## Document section
▶

Homogeneous catalysis using transition metal complexes is an area of research that has grown enormously in recent years. Many amazing catalytic discoveries have been reported by researchers both in industry and in academia. Homogeneous Catalysis: Understanding the Art gives real insight in the many new and old reactions of importance. It is based on the author's extensive experience in both teaching and industrial practice. Each chapter starts with the basic knowledge and ends with up-to-date concepts. The focus of this book is on concepts, but many key industrial processes and applications that are important in the laboratory synthesis of organic chemicals are used as examples. The full range of topics is covered, such as fine chemicals, bulk chemicals, polymers, high-tech polymers, pharmaceuticals, but also important techniques and reaction types among other aspects. For a few reactions the process schemes, environmental concerns and safety aspects are included, to encourage catalyst researchers to think about these topics at an early stage of their projects and to communicate with chemical engineers, customers and the end-users. Homogeneous Catalysis: Understanding the Art provides a balanced overview of the vibrant and growing field of homogeneous catalysis to chemists trained in different disciplines and to graduate students who take catalysis as a main or secondary subject. This book is an invaluable tool for practising professionals and academia, including:
Chemists in academia with an inorganic, organic, catalytic, etc., chemistry background;
PhD-students in these fields, and advanced students;
Research Institutes of Petrochemical industries;
Chemical Laboratories of Universities for Organic, Industrial, Inorganic, and Physical Chemistry, and Catalysis;
Currently, there is no other book available that gives insight into so many reactions of importance, while the field of homogeneous catalysis is becoming more and more important to organic chemists, industrial chemists, and academia. This book will provide this background to chemists trained in a different discipline and graduate and masters students who take catalysis as a main or secondary topic.

◀

(Records from a collection)
▶

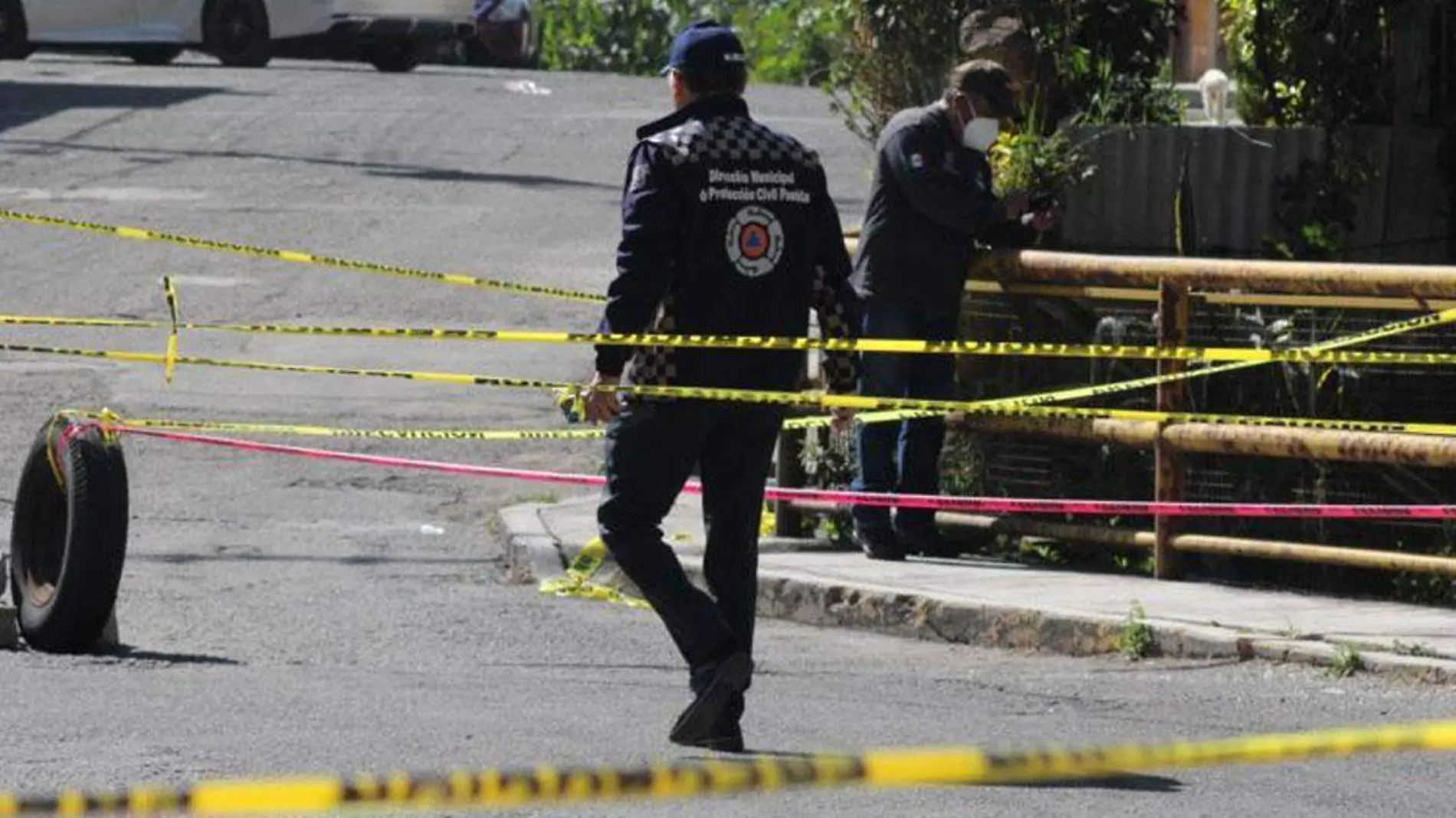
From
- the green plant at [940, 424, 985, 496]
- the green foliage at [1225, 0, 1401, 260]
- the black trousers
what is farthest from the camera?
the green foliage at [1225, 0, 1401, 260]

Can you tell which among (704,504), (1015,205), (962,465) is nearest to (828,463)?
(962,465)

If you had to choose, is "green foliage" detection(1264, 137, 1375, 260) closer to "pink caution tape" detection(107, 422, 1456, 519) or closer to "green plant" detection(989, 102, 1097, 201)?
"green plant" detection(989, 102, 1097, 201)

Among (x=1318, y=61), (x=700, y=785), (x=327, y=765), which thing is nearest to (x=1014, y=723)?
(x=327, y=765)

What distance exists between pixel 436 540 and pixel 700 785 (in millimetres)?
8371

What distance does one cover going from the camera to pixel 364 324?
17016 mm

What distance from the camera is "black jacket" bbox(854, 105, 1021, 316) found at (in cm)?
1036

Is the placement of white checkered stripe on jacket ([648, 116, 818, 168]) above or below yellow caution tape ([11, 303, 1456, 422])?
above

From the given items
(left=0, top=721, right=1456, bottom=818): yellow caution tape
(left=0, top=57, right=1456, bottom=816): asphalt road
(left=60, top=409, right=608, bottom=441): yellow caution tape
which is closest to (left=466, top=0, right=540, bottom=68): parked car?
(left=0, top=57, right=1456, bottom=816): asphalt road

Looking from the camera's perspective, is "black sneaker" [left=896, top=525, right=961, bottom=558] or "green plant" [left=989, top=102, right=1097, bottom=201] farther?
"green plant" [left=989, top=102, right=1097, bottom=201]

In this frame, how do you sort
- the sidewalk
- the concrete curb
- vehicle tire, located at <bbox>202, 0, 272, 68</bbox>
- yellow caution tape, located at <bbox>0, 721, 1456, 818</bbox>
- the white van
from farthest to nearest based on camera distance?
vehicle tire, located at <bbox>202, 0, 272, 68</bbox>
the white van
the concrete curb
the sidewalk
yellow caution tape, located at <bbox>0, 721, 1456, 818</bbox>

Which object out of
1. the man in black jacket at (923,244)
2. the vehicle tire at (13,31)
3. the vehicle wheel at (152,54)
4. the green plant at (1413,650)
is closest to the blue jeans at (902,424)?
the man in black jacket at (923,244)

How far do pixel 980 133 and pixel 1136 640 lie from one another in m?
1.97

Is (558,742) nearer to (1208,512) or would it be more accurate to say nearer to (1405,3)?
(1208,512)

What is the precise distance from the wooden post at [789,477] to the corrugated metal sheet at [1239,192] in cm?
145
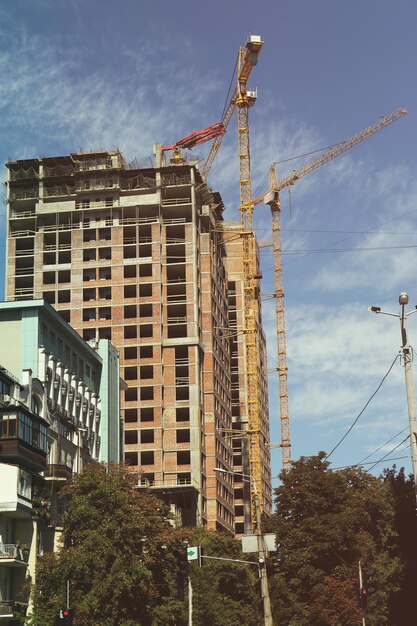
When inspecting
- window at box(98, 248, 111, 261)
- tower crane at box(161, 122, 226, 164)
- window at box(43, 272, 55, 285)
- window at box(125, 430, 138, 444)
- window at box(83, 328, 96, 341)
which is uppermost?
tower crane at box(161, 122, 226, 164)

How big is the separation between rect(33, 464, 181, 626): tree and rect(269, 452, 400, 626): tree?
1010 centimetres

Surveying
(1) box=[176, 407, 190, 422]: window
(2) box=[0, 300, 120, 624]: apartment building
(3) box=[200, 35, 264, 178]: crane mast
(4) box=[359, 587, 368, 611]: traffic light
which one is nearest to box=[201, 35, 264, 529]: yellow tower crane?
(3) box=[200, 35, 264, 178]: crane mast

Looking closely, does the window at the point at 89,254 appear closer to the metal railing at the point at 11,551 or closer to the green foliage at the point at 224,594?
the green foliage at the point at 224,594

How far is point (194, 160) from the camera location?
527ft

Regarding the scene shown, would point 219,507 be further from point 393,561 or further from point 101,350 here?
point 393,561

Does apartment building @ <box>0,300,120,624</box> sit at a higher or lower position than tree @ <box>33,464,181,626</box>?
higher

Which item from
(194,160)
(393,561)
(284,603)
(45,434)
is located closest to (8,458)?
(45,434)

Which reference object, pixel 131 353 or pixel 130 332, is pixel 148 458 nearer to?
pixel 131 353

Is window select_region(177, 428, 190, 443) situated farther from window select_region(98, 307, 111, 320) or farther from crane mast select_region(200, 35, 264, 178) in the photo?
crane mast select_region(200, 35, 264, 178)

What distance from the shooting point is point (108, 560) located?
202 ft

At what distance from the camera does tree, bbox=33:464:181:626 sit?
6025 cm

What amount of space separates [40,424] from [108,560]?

◀

## Exercise requirements
A - List the topics that the book description names after the words "such as" in its sentence about the full range of topics covered.
B - According to the book description, what is the book based on?
C - Render this sentence from the book description in Spanish: "Each chapter starts with the basic knowledge and ends with up-to-date concepts."
The records aren't needed for any of this work.

## Responses by item number
A - fine chemicals, bulk chemicals, polymers, high-tech polymers, pharmaceuticals

B - The author's extensive experience in both teaching and industrial practice.

C - Cada capítulo comienza con los conocimientos básicos y termina con conceptos actualizados.